Fehlbelegungsabgabe soll weg, um Problemviertel zu stützen  ■ Von Gernot Knödler

Wer in einer Sozialwohnung lebt und zuviel verdient, soll spätestens im Jahr 2004 keine Fehlbelegungsabgabe mehr zahlen. SPD und GAL werden heute in der Bürgerschaft beantragen, den Mietzuschlag in den Jahren 2001 bis 2003 jeweils um 25 Prozent zu verringern und ihn danach ganz abzuschaffen. Wie SPD-Fraktionschef Holger Chris-tier (SPD) und Martin Schmidt von der GAL sagten, soll damit die soziale Struktur in Problem-Stadtteilen stabilisiert werden.

Schon seit Jahren war über den Sinn der Fehlbelegungsabgabe diskutiert worden. Sie wurde angesichts der Wohnungsnot 1990 eingeführt, um Sozialwohnungen für Bedürftige freizuhalten. Mit den Jahren wurde es leichter, eine Wohnung zu finden, weshalb immer mehr gut verdienende Leute aus Problem-Stadtteilen wegzogen. Die Viertel verarmten, verdreckten, es kam zu Vandalismus.

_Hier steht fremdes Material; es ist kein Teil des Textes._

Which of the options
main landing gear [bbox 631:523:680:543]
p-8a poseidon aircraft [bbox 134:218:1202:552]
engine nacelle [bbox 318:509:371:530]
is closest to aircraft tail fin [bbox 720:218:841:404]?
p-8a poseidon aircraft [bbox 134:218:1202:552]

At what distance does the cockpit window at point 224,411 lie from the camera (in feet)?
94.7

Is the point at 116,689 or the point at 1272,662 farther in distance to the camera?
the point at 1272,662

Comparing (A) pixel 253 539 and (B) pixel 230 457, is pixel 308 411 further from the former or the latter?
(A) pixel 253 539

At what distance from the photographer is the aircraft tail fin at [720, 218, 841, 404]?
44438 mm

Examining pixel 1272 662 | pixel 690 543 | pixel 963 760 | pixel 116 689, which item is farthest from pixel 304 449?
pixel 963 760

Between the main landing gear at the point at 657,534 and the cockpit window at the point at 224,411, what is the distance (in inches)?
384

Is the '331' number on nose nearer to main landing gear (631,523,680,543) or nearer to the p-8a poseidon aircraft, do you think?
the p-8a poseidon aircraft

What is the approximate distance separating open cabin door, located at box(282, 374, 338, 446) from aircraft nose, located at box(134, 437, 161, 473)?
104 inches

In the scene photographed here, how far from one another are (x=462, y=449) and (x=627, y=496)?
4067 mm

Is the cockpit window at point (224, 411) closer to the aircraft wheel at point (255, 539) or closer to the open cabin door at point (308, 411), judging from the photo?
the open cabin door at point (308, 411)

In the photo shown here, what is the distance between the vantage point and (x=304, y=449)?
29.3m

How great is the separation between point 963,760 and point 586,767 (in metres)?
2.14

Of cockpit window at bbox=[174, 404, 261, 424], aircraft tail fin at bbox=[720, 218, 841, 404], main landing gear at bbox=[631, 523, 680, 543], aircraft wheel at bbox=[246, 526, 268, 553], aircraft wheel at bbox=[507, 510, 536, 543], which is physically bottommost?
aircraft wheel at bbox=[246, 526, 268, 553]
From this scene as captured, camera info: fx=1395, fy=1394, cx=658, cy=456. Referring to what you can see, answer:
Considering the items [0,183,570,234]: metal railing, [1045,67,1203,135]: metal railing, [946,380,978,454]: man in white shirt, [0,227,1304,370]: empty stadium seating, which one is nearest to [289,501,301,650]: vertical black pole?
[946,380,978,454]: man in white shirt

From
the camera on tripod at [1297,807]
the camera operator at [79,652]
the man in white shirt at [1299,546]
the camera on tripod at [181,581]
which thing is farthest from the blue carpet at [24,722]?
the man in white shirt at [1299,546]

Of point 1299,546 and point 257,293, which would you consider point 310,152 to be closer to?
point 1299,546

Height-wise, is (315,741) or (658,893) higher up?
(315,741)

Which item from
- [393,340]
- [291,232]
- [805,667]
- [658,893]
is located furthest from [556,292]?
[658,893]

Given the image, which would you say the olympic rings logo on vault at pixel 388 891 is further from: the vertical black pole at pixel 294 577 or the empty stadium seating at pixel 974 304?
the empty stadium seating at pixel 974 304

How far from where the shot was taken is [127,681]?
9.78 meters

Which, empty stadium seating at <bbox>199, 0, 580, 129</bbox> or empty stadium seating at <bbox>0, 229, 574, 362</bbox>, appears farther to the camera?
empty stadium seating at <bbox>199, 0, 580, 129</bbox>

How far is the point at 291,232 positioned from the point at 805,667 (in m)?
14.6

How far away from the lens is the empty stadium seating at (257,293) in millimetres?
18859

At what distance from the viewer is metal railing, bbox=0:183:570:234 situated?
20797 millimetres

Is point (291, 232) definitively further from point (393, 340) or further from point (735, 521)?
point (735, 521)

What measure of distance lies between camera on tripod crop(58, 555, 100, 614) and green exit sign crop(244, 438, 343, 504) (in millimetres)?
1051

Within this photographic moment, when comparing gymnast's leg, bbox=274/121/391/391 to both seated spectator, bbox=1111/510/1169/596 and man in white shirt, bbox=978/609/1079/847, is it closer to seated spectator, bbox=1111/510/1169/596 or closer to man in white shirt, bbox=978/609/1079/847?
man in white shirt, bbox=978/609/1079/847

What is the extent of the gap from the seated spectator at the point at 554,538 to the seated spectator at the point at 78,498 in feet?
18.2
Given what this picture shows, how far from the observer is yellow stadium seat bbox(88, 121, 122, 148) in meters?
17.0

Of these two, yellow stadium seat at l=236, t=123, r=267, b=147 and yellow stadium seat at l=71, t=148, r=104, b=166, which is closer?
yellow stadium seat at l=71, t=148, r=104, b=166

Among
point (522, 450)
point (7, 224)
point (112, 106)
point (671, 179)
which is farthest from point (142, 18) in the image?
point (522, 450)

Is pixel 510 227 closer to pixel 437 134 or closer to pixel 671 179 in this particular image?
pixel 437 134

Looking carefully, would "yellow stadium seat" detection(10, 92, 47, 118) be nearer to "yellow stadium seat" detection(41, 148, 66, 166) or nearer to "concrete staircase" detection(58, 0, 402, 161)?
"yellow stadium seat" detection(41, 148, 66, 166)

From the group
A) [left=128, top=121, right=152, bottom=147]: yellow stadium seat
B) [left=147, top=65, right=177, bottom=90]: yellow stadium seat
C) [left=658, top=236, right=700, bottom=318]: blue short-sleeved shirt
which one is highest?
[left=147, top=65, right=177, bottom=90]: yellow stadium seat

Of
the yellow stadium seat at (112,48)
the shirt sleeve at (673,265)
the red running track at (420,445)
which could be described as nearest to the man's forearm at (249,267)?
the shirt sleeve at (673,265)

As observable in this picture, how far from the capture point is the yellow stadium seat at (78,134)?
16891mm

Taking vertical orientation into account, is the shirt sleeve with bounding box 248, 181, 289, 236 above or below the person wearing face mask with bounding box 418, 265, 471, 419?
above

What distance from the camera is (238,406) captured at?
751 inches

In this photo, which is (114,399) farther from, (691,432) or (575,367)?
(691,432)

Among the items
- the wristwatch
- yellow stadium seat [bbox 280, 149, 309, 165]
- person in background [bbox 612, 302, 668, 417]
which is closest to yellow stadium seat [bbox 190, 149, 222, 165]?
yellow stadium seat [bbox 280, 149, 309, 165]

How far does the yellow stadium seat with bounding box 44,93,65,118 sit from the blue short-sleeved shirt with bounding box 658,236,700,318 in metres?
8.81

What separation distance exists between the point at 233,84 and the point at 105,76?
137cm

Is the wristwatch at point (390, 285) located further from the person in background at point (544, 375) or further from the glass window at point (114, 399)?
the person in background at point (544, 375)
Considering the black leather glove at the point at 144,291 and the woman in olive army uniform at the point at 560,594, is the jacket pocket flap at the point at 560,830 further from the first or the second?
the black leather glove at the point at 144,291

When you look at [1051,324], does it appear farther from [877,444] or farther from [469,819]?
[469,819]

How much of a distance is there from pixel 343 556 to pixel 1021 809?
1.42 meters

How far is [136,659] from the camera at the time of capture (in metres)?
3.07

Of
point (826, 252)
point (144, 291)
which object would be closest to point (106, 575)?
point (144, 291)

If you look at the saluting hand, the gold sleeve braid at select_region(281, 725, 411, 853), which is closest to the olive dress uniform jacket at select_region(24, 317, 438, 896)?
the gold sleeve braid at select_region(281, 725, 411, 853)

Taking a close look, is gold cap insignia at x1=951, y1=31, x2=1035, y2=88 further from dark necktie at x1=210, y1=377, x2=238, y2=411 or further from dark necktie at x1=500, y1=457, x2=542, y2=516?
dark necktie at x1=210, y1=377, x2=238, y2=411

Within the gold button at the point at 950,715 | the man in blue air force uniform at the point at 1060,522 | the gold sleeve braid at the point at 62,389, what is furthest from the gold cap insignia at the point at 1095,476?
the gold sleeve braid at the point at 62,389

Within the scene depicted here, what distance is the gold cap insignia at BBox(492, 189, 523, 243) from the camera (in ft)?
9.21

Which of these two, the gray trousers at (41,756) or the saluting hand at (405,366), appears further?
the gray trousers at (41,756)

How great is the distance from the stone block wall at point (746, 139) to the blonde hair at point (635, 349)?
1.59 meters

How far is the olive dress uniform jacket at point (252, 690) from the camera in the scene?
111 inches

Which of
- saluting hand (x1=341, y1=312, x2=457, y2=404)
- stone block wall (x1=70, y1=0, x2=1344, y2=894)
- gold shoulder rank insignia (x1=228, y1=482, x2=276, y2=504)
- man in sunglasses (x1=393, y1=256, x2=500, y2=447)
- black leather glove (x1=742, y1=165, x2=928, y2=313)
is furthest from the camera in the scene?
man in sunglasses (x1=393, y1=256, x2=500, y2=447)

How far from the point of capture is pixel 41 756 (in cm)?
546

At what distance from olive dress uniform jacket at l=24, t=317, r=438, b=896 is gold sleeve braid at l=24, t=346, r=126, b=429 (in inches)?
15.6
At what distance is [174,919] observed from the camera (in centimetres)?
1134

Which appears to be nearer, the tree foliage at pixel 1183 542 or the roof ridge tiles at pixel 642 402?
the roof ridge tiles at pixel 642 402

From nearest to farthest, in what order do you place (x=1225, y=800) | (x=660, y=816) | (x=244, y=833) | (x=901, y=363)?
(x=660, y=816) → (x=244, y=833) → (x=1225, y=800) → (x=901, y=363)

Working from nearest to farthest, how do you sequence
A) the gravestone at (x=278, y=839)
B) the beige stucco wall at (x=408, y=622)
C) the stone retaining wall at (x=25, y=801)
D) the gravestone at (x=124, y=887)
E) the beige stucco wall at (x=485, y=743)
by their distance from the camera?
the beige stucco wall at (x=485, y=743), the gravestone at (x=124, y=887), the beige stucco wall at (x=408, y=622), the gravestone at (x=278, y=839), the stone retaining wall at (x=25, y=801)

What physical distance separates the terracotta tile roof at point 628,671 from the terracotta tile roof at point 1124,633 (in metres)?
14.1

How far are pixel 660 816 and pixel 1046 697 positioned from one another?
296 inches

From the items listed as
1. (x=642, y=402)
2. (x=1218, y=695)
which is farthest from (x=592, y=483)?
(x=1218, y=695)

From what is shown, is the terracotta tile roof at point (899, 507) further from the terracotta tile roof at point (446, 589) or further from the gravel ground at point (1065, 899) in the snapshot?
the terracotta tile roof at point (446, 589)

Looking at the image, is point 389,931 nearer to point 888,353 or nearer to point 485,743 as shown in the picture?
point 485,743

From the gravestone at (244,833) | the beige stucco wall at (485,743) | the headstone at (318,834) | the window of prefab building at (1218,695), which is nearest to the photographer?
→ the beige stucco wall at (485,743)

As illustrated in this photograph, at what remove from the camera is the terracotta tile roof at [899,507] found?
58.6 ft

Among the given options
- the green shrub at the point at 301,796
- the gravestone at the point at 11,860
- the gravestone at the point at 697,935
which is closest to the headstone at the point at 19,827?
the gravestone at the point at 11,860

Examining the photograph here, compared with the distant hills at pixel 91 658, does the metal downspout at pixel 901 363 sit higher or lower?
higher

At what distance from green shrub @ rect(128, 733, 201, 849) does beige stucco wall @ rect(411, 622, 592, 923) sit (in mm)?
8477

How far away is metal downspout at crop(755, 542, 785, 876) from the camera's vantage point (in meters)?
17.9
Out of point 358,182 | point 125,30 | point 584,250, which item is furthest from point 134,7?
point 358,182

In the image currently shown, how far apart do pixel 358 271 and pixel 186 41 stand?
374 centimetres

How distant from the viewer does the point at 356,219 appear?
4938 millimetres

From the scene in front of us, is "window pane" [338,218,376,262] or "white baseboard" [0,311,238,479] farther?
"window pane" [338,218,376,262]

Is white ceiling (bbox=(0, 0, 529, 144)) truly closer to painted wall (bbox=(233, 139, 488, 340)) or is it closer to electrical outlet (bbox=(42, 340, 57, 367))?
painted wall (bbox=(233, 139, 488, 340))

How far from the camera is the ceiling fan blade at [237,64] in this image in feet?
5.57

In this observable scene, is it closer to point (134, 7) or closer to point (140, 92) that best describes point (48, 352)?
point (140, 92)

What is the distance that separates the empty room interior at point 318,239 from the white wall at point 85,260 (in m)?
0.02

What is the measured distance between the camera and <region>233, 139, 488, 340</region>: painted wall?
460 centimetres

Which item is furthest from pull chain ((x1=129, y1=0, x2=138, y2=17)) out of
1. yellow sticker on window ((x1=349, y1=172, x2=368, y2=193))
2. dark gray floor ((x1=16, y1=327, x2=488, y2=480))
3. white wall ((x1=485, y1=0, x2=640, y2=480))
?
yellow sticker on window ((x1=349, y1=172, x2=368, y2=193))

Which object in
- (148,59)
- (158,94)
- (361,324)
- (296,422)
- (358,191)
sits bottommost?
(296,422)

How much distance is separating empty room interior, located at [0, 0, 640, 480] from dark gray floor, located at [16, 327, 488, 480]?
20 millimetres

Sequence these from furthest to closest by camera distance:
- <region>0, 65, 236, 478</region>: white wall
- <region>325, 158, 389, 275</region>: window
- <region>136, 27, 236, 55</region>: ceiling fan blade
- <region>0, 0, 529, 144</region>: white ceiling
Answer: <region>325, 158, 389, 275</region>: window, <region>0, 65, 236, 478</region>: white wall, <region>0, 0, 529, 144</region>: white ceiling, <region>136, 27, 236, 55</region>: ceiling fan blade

Durch die Streichung des Mieter-Ärgernisses „Fehlbelegungsabgabe“ soll dieser Entwicklung entgegen gewirkt werden. „Die Abschaffung der Fehlbelegungsabgabe unterstützt die Politik der sozialen Stadtentwicklung“, sagt Martin Schmidt. „Die Quartiere brauchen eine Mischung von Bewohnern unterschiedlichen Einkommens“, betont Christier.

Wer die Einkommensgrenze überschritt, hatte bisher gestaffelte Zuschläge zu bezahlen: Bei 40-prozentiger Überschreitung zum Beispiel eine Mark mehr pro Quadratmeter, bei 100prozentiger Überschreitung fünf Mark mehr. 1998 begrenzten SPD und GAL die Miete inklusive Zuschlag auf den Mittelwert des Mietenspiegels.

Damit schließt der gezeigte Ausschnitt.